At the same time, though, the consultants acknowledged that a Cobblestone District stadium, sandwiched between Mississippi Street and Michigan Avenue, also would pose some challenges.
“The constricted site area will result in a stadium placement outside the optimal stadium orientation, meaning the site will only accommodate a fixed roof facility due to weather considerations,” they wrote.
The site would … place a stadium between the Cobblestone District and other development projects,” they wrote. “With the appropriately scaled mixed-use development surrounding the potential stadium, both areas would likely realize an increase in activity and value.”
At the same time, though, they said the South Park site poses plenty of potential concerns. It’s at least a quarter-mile farther from Buffalo’s downtown parking lots. It’s next to a residential neighborhood, and the stadium would be located on what is now Conway Park, which could be relocated.
And perhaps most importantly, the South Park site is by far the most expensive of the shortlisted sites, thanks to the more extensive roadwork that would be required there to handle football traffic.
“The Exchange Street site, bounded by Swan Street to the north, Chicago Street to the east, Exchange Street to the south and Michigan Avenue to the west, is the most accessible, in terms of ingress and egress, of any of the proposed urban sites and also best access to existing parking inventories,” the study said.
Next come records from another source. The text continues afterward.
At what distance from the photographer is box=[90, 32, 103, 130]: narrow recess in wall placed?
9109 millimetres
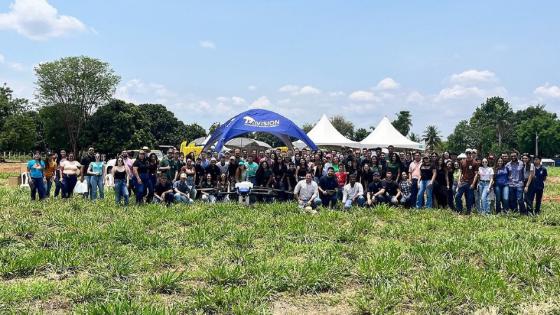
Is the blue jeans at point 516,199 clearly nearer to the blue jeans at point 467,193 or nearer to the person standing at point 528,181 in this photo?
the person standing at point 528,181

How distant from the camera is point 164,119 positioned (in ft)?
276

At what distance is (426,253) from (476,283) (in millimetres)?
1468

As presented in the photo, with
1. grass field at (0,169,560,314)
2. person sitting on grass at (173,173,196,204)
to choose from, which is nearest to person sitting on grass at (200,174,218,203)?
person sitting on grass at (173,173,196,204)

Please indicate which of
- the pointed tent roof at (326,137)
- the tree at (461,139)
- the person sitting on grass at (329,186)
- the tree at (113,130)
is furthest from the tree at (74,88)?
the tree at (461,139)

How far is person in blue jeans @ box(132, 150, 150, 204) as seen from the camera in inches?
512

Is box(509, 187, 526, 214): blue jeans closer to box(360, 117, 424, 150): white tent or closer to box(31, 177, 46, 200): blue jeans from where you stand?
box(31, 177, 46, 200): blue jeans

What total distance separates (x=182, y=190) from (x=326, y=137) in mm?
18307

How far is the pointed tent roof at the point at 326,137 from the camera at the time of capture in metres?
29.7

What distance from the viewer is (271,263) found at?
709 cm

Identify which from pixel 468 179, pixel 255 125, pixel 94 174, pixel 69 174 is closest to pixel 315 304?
pixel 468 179

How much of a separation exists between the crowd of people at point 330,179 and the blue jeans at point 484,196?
24 millimetres

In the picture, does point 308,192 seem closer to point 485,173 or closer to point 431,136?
point 485,173

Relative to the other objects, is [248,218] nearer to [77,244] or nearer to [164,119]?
[77,244]

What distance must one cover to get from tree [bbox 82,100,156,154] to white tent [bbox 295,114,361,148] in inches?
1253
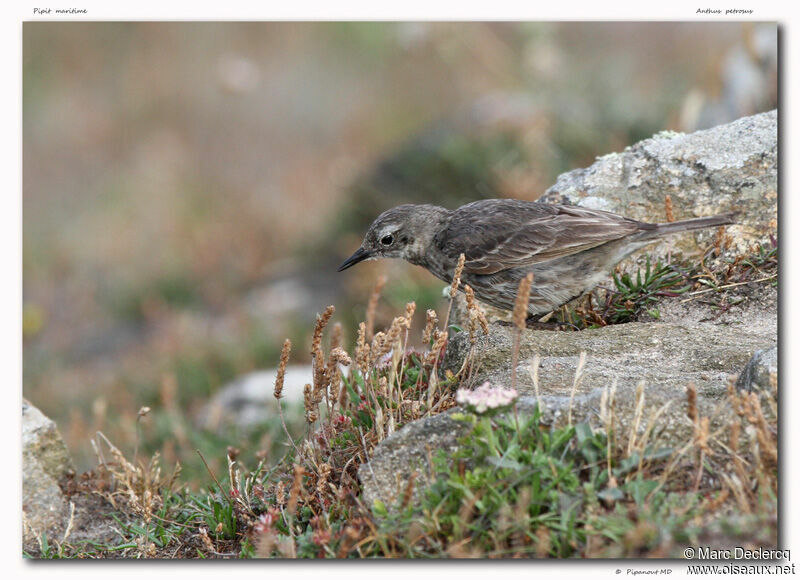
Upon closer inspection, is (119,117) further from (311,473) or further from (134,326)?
(311,473)

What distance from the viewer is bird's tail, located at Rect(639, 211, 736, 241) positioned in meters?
5.68

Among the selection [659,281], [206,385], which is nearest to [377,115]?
[206,385]

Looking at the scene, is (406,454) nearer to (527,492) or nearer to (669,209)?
(527,492)

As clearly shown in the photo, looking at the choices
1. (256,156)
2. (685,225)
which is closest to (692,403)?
(685,225)

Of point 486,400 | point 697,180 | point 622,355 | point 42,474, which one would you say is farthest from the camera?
point 697,180

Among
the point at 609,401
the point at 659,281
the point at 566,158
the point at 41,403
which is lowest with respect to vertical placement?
the point at 41,403

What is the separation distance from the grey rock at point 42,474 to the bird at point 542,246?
9.85ft

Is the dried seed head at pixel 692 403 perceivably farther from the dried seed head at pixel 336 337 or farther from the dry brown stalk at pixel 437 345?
the dried seed head at pixel 336 337

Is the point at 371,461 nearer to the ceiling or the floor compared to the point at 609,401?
nearer to the floor

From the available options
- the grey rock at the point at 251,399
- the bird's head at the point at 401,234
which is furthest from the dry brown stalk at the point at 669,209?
the grey rock at the point at 251,399

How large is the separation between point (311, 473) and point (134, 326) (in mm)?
10453

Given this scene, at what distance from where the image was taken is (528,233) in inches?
248

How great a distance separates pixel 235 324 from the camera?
12.4m

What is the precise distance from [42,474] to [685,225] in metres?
4.48
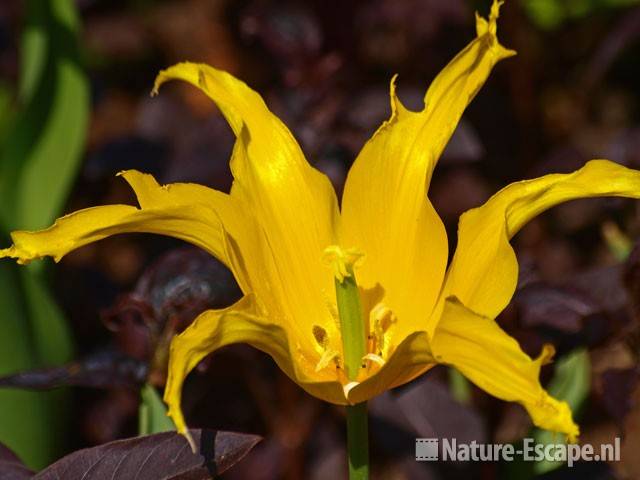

In addition, its location near Coca-Cola Field and downtown means a multipurpose dome would work there, although the site also meets NFL standards for an open-air stadium.
“Its location at the edge of the downtown Buffalo core offers spin-off development potential without the costly demolition of major buildings,” the study said.
Yet the Exchange Street site also could raise concerns for nearby residents, the study said.
The Exchange Street site would require that Seneca Street be closed between Michigan Avenue and Chicago Street, thereby cutting off the direct route from downtown to the burgeoning Larkinville area as well as the iconic Chef’s Restaurant.
Sites on the outer harbor, in Niagara Falls, at the former Seneca Mall, and Central Terminal were looked at but not recommended primarily due to access issues.